## WORK INSTRUCTION:
Reproduce, word for word, the passage below on military aid to the civil authorities, in full and with no changes.

## EXCERPT TO READ:

—————

Military aid to the civil authorities (MACA) is the collective term used by the Ministry of Defence of the Government of the United Kingdom to refer to the operational deployment of the armed forces of the United Kingdom in support of the civilian authorities, other government departments and the community as a whole. Commander Home Command, in his capacity as Standing Joint Commander (UK) is the standing joint commander responsible for the planning and execution of civil contingency operations within the UK landmass and territorial waters during any military aid to UK civil authorities.

==Scope==
There are three criteria for the provision of MACA:
- Military aid should always be the last resort. The use of mutual aid, other agencies, and the private sector must be otherwise considered as insufficient or be unsuitable.
- The civil authority lacks the required level of capability to fulfil the task and it is unreasonable or prohibitively expensive to expect it to develop one.
- The civil authority has a capability, but the need to act is urgent and it lacks readily available resources.

—————

## DATASET ENTRIES:
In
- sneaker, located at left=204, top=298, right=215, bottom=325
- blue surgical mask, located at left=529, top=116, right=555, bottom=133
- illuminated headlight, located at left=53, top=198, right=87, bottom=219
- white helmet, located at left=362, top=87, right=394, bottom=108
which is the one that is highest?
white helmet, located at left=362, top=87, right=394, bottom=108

—————

## WRITTEN RESPONSE:
Military aid to the civil authorities (MACA) is the collective term used by the Ministry of Defence of the Government of the United Kingdom to refer to the operational deployment of the armed forces of the United Kingdom in support of the civilian authorities, other government departments and the community as a whole. Commander Home Command, in his capacity as Standing Joint Commander (UK) is the standing joint commander responsible for the planning and execution of civil contingency operations within the UK landmass and territorial waters during any military aid to UK civil authorities.

==Scope==
There are three criteria for the provision of MACA:
- Military aid should always be the last resort. The use of mutual aid, other agencies, and the private sector must be otherwise considered as insufficient or be unsuitable.
- The civil authority lacks the required level of capability to fulfil the task and it is unreasonable or prohibitively expensive to expect it to develop one.
- The civil authority has a capability, but the need to act is urgent and it lacks readily available resources.